BlackRock Inc., an investment firm with over $7 trillion under management — as in assets surpassed by only the entire GDP of two countries, the U.S. and China — may have provided an answer. A year ago, BlackRock CEO Laurence D. Fink wrote a letter to a number of other world CEOs stating that climate change will be “a defining factor in companies’ long-term prospects” precipitating “a fundamental reshaping of finance.”
This year, Fink upped the ante, calling on all companies “to disclose a plan for how their business model will be compatible with a net-zero economy,” defined by Fink as limiting global warming to no more than two degrees Celsius above preindustrial averages and eliminating net greenhouse gas emissions by 2050. “We expect you to disclose how this plan is incorporated into your long-term strategy and reviewed by your board of directors,” he wrote.
Companies that fail to obey? Fink added that BlackRock will be using a “heightened-scrutiny model” for climate risk that includes “flagging holdings for potential exit.”
This business model is promoted as Environmental, Social, Governance (ESG) investing. In reality it is organized extortion, whereby leftist activists are attempting to transcend government and create their own set of rules: Either a corporation adheres to leftist dogma, or it will have no access to capital markets.

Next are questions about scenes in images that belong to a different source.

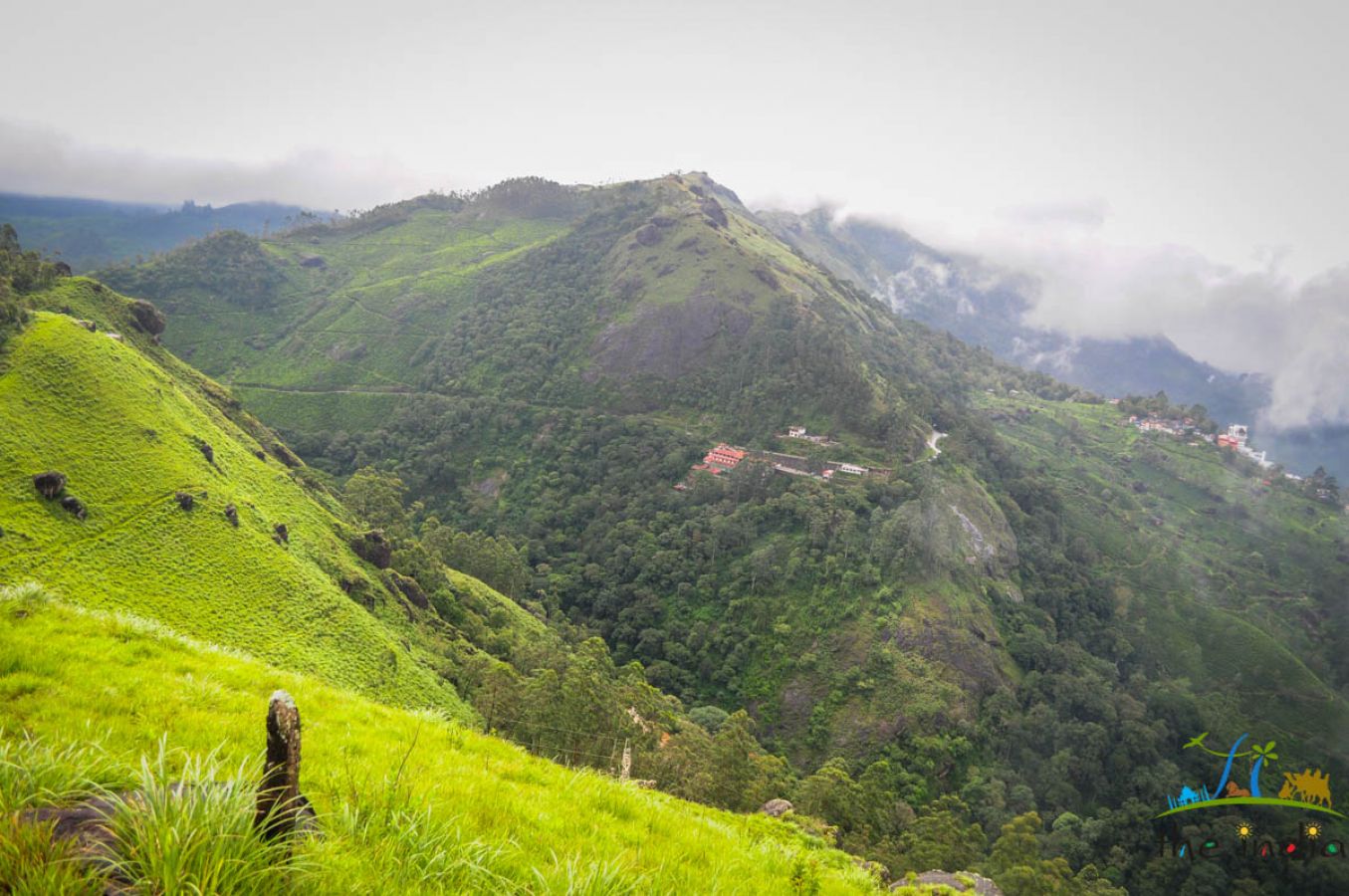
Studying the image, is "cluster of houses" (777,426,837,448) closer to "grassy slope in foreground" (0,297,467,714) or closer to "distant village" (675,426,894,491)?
"distant village" (675,426,894,491)

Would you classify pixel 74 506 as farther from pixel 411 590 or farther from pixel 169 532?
pixel 411 590

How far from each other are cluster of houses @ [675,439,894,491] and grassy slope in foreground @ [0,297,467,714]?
49204 mm

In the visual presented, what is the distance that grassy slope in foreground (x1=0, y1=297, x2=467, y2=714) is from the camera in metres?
25.2

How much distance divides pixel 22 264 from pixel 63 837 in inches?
2555

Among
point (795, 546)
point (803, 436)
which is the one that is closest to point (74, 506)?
point (795, 546)

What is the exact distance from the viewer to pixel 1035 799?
49.9 m

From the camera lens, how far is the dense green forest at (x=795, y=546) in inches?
1731

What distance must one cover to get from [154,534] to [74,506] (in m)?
3.15

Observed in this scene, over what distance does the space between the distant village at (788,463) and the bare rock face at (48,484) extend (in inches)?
2392

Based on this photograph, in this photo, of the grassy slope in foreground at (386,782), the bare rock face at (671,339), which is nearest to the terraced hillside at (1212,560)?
the bare rock face at (671,339)

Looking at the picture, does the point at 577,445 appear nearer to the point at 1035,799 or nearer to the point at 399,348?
the point at 399,348

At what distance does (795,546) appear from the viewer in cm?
6450

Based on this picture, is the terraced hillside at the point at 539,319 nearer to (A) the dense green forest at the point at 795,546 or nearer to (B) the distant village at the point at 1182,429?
(A) the dense green forest at the point at 795,546

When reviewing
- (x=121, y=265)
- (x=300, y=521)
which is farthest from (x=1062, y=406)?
(x=121, y=265)
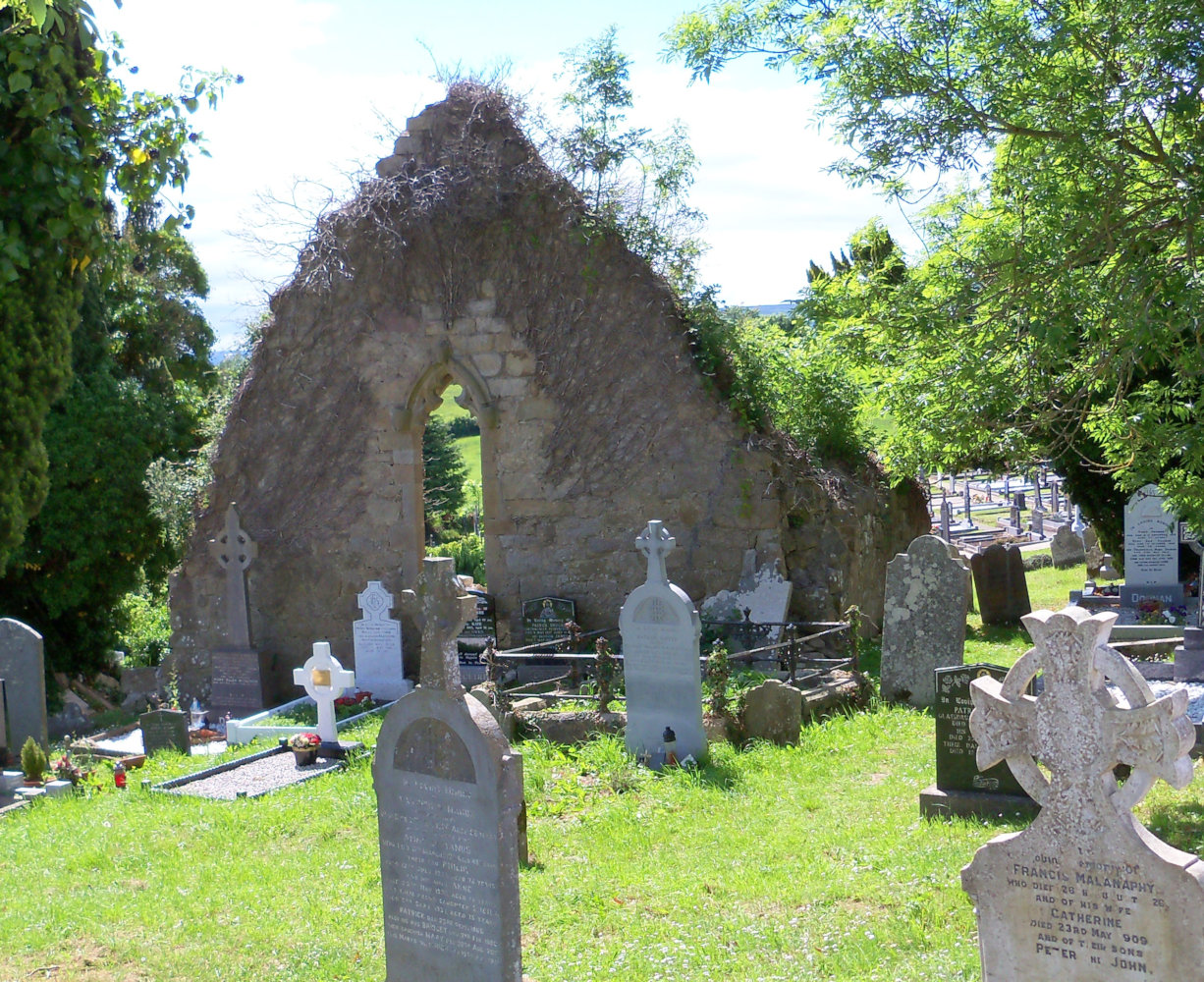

Will the Biden administration derail these efforts? Probably not. More likely, it will use some variation of the Green New Deal as a vehicle to not only abide such financial extortion but to completely eliminate what should be a wall of separation between the private and public sector. Furthermore, Americans will likely endure the furtherance of a de facto progressive cartel. One already willing to suppress any and all “misinformation” inimical to its agenda, replete with threats issued by activist groups such as Sleeping Giants, Global Disinformation Index, and Check My Ads to those deemed insufficiently “woke.”
Moreover, that cartel isn’t solely about controlling finance. In an astounding breach of the Fourth Amendment’s prohibition against “unreasonable searches and seizures of property by the government,” Bank of America indiscriminately provided private customer data to the federal government regarding any and all individuals who traveled to or near Washington, DC, purchased hotel accommodations and/or airline tickets, bought weapons, or shopped at “weapons-related” retailers one or about January 6.
This was done to determine if they were involved in the riot at the Capitol.
That this was apparently coordinated between the FBI and Bank of America without the requisite written request, subpoena, or warrant, and — even more despicably — without the required notification of individual account owners. For all intents and purposes, a major bank enabled a fishing expedition by a corrupt law enforcement agency that included targeting people who committed no crime whatsoever.
“What we’re witnessing is the federal government’s police power and the corporate world’s information power coming together to perform a complete end-run around the United States Constitution,” columnist Andrea Widburg explains.
Not just the Constitution, but the fundamental concept of the nation-state. During his inauguration speech Joe Biden spoke about “unifying” America. Americans are now learning that unification is all about a partnership between government and corporate oligarchs, both intent on imposing Constitution-be-damned globalized tyranny.